No context in the Thomas opinion shows an intent to limit Sherbert on this question. To the contrary, Thomas was reemphasizing and even expanding on Sherbert’s holding. The entire point of Sherbert and Thomas is that direct prohibitions are not the only ways for a government to impose a substantial burden — the government can also do so merely by imposing indirect pressure. But Lederman would collapse the Sherbert line of cases into the “direct prohibition” category, and would also overturn Sherbert’s insistence that even “gratuitous” privileges suffer substantial burdens if they are conditioned against religious exercise. Lederman’s position makes one wonder how the plaintiffs in Sherbert and Thomas won their cases, since no law required them to work under religiously offensive conditions, or to work at all.

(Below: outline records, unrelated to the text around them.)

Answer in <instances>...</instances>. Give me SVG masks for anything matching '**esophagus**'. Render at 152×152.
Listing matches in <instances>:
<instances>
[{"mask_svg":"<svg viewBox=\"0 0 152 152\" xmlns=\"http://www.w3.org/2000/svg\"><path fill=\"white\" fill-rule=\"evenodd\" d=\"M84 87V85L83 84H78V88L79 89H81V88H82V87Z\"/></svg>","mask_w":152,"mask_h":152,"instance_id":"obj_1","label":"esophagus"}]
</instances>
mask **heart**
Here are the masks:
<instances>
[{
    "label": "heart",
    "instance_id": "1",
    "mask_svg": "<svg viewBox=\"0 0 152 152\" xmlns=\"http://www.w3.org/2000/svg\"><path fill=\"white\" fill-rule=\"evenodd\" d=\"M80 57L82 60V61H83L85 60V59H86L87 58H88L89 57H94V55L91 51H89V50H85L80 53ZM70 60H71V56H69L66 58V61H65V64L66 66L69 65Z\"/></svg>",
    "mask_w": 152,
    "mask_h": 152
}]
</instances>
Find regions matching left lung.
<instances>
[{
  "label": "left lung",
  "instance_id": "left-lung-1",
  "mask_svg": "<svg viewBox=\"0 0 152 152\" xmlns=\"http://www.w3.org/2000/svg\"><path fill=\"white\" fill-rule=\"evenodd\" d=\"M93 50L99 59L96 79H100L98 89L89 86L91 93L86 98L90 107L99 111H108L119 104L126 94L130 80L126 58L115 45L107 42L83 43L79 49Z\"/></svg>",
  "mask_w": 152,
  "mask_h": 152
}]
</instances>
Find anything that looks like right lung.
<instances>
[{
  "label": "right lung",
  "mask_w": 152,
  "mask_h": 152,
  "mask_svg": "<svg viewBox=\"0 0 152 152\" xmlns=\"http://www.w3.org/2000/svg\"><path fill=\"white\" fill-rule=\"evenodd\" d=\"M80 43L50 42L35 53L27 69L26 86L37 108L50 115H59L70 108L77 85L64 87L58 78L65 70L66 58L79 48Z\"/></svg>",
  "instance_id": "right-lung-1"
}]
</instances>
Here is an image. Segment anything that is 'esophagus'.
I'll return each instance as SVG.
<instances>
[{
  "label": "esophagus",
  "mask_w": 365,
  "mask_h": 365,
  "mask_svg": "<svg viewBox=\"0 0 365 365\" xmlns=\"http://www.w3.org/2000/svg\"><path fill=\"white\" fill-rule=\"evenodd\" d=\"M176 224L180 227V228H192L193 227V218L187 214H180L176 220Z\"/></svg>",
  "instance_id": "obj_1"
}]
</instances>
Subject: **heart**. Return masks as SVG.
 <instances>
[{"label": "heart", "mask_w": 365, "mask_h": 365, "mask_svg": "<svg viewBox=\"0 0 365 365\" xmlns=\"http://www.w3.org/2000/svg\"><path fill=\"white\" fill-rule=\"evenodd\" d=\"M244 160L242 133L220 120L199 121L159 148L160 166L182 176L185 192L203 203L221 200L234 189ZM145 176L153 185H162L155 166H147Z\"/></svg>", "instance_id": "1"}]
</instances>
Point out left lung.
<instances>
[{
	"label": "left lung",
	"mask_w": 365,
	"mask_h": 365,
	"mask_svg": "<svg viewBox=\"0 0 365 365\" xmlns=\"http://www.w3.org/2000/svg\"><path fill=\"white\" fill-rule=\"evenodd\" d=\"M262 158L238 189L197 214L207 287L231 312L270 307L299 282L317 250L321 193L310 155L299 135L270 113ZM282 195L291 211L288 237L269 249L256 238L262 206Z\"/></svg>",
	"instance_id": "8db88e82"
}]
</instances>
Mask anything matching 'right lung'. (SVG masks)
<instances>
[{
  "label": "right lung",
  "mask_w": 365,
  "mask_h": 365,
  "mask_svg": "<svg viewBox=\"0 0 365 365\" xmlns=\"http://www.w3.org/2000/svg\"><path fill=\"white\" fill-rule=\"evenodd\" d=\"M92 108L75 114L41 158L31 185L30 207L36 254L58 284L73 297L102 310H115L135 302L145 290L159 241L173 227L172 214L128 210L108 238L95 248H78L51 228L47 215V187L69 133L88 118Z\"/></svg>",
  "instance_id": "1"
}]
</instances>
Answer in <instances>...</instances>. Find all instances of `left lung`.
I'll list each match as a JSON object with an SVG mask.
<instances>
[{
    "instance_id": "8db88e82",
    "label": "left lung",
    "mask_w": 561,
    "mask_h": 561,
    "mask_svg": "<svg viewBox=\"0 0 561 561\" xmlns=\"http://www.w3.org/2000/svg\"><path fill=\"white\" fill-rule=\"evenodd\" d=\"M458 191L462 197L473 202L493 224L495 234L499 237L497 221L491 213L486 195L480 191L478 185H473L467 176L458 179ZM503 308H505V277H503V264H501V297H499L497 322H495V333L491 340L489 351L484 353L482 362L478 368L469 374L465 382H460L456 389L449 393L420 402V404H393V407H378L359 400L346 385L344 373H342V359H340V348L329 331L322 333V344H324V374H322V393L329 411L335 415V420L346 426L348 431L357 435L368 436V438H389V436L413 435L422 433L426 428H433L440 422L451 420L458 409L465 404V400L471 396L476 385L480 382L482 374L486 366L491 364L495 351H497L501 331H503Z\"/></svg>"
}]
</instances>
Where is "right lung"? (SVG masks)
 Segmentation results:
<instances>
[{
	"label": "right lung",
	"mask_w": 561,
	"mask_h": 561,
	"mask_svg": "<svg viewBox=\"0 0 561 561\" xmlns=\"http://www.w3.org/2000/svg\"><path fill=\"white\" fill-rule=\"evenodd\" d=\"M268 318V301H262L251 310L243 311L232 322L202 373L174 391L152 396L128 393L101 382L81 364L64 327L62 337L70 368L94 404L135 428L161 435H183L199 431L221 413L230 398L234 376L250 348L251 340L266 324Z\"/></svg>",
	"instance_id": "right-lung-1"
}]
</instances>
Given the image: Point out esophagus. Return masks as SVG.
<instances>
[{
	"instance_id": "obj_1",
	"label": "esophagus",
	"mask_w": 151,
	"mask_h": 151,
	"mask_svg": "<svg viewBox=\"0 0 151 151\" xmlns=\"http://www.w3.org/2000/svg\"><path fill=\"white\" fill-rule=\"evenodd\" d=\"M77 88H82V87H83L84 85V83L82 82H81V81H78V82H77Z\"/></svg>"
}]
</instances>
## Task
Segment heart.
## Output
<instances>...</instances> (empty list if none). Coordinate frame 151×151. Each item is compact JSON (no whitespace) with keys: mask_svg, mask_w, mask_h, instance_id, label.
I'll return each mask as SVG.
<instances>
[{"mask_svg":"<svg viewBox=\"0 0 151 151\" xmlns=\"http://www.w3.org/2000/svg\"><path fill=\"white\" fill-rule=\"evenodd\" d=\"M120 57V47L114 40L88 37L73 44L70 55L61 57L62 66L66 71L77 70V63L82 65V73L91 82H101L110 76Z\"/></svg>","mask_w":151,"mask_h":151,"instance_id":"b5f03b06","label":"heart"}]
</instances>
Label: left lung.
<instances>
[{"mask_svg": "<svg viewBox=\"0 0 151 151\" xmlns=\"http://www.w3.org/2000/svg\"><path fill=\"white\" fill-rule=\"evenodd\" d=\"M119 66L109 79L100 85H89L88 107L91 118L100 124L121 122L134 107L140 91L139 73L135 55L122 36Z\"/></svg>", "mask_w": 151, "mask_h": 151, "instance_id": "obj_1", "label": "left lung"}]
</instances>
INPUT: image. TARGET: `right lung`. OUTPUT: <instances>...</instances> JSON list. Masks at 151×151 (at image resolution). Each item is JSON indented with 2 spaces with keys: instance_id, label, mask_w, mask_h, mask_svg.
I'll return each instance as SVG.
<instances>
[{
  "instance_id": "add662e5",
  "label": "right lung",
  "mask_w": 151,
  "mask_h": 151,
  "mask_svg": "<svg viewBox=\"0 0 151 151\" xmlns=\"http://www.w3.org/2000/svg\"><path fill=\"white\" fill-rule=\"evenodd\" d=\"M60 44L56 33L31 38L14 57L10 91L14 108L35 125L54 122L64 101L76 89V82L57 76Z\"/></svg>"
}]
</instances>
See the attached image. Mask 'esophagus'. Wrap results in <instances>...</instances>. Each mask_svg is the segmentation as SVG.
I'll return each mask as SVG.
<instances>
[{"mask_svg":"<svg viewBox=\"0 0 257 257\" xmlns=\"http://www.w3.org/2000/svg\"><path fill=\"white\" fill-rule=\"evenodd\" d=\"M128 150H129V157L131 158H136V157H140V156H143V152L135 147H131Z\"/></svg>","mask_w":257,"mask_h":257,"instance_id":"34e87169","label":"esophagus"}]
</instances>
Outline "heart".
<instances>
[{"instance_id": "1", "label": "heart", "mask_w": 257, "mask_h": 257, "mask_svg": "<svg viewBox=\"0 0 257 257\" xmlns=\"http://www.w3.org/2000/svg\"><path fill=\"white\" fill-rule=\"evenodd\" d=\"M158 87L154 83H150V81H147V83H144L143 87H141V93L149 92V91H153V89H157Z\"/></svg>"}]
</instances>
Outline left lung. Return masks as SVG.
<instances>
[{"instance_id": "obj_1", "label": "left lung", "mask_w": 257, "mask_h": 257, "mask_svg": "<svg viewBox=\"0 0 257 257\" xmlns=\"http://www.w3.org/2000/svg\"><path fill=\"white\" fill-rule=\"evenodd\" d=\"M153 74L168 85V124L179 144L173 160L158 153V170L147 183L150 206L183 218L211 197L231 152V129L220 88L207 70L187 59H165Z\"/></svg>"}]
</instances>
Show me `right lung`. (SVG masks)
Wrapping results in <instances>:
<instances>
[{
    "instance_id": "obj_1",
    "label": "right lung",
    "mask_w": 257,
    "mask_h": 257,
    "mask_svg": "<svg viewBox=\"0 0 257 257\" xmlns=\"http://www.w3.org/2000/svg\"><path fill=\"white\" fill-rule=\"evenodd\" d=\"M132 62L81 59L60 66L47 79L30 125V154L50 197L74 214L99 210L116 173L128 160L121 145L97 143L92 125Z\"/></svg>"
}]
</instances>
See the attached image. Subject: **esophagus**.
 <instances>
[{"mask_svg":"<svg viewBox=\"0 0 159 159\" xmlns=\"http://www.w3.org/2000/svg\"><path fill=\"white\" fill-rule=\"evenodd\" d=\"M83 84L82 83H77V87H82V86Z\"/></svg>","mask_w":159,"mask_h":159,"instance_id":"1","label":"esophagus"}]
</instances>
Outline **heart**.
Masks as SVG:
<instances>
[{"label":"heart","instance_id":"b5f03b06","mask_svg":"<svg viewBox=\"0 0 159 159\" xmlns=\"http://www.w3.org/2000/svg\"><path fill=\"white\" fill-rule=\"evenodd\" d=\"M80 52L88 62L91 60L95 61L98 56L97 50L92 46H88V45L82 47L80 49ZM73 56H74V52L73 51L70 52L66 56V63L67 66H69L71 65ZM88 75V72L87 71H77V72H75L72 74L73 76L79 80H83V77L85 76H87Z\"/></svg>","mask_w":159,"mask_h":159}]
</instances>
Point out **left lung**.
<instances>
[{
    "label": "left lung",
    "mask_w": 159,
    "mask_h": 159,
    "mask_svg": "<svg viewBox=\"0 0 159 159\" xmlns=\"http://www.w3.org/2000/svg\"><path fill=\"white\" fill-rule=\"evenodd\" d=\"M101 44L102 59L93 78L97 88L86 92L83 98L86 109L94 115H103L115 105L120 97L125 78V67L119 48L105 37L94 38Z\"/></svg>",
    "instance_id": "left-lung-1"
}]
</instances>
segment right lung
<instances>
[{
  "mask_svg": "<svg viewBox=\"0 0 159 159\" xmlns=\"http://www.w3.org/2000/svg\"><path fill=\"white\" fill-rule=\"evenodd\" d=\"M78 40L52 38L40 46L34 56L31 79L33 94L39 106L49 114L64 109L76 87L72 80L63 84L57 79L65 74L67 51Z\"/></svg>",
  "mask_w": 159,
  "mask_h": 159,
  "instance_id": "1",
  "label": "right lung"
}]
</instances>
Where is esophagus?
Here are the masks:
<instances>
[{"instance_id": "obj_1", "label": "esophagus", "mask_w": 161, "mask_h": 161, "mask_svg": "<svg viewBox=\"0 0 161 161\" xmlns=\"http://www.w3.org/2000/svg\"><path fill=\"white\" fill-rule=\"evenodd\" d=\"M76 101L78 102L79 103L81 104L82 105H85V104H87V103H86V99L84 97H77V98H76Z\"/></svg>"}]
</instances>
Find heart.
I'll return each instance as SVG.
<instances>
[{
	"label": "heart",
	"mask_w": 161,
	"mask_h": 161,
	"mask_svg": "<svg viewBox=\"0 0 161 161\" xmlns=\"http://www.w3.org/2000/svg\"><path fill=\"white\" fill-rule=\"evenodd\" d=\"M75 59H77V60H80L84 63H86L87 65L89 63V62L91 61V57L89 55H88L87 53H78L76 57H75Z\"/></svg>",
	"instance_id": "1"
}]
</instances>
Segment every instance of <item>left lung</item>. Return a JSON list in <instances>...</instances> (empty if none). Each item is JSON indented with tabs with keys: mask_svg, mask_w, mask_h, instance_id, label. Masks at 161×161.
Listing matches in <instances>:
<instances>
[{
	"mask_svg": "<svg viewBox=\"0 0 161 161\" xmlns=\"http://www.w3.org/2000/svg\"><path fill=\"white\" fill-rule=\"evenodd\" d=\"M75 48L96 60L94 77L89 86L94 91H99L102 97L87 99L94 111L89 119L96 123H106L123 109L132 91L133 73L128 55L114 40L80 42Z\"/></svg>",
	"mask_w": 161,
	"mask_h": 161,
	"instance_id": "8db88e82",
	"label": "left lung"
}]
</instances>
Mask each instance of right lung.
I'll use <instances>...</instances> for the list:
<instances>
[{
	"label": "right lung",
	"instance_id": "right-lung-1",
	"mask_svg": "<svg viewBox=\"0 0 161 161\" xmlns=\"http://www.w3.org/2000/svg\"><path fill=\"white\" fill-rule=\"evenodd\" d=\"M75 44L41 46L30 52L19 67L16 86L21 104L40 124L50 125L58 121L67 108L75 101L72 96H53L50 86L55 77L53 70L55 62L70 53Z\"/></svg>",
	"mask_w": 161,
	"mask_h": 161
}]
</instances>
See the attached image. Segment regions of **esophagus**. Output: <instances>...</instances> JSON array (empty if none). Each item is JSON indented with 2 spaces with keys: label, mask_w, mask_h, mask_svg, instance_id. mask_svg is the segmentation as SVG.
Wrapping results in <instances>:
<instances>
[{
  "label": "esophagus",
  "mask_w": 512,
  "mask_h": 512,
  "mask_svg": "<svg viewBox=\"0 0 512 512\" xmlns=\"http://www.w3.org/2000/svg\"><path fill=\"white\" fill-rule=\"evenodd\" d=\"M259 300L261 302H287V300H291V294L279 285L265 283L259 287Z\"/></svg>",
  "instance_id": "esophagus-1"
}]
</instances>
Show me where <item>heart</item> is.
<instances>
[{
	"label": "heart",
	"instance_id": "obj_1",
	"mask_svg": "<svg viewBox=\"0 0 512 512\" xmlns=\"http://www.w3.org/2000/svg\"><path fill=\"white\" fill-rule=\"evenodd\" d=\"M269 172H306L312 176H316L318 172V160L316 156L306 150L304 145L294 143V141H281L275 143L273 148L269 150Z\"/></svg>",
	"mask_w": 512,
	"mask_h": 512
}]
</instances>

It is hard to fathom how Lederman concludes that “there are no cases in which the Court found that indirect encouragements or disincentives created a cognizable burden.” Thomas could not have stated this more clearly: “While the compulsion may be indirect, the infringement upon free exercise is nonetheless substantial.” Such emphatic statements in both Thomas and Sherbert simply cannot be reconciled with Lederman’s position.

— Matt Bowman is senior legal counsel for Alliance Defending Freedom and represents Conestoga Wood Specialties in its pending Supreme Court challenge to the HHS mandate.